▸ Texto fornecido:
Interligação entre cardiologia intervencionista e cirurgia experimental

J. Eduardo Souza

Diretor do Instituto Dante Pazzanese de Cardiologia – São Paulo. Professor Livre Docente da Universidade Federal de São Paulo (UNIFESP) – Escola Paulista de Medicina (EPM)

Endereço para correspondência Endereço para correspondência J. Eduardo Sousa Instituto Dante Pazzanese de Cardiologia Av. Dr.Dante Pazzanese, 500/14º andar 04012-180 São Paulo - SP

A aplicação do cateterismo, com finalidade terapêutica, no território vascular, data de 1964, quando Dotter e Judkins1 utilizaram um sistema coaxial de cateteres, para desobstruir artérias periféricas. Esta técnica foi chamada de angioplastia transluminal, mas não teve grande aceitação particularmente nos Estados Unidos, devido aos altos índices de complicações, em especial nas vias de acesso.

Gruentzig e colaboradores2 modificaram o sistema de múltiplos cateteres de Dotter e desenvolveu um cateter de dupla luz, na porção distal do qual, havia um balão distensível, feito de polivinil. Este balão quando insuflado, mostrou em modelos experimentais, exercer pressão circunferencial sobre a placa ateromatosa alargando a luz vascular.

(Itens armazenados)
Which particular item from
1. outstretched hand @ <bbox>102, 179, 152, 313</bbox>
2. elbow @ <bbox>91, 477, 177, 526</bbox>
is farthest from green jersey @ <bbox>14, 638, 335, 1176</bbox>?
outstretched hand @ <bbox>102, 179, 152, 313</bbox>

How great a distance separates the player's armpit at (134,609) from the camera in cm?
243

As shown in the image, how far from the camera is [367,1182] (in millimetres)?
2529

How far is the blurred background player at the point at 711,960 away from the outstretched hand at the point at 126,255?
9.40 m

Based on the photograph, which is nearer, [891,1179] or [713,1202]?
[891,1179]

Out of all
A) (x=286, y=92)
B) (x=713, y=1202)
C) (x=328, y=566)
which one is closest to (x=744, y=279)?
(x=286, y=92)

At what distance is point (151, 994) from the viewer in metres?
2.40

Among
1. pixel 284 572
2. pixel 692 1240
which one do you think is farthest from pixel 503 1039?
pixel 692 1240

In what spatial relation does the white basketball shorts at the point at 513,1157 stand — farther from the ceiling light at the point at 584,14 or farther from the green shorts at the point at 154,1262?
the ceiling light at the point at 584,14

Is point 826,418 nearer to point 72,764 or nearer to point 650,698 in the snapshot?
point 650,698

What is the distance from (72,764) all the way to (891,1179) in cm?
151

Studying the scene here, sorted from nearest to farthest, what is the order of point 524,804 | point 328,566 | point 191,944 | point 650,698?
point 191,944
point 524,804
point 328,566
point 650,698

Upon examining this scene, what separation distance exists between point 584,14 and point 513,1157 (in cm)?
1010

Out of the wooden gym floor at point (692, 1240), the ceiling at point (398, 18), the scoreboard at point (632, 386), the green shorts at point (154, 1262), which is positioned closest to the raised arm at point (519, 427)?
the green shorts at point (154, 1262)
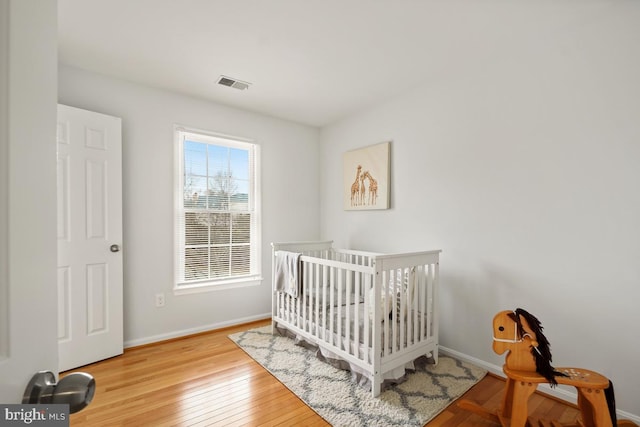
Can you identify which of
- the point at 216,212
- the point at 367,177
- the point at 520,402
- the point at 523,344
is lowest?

▸ O que fazer:
Responda, por favor, às perguntas abaixo com base no texto sobre cardiologia intervencionista:
(a) Em que ano Dotter e Judkins utilizaram um sistema coaxial de cateteres para desobstruir artérias periféricas?
(b) Por que a angioplastia transluminal não teve grande aceitação nos Estados Unidos?
(c) De que material era feito o balão distensível do cateter de dupla luz?

▸ Resposta do exercício:
(a) Em 1964.
(b) Devido aos altos índices de complicações, em especial nas vias de acesso.
(c) De polivinil.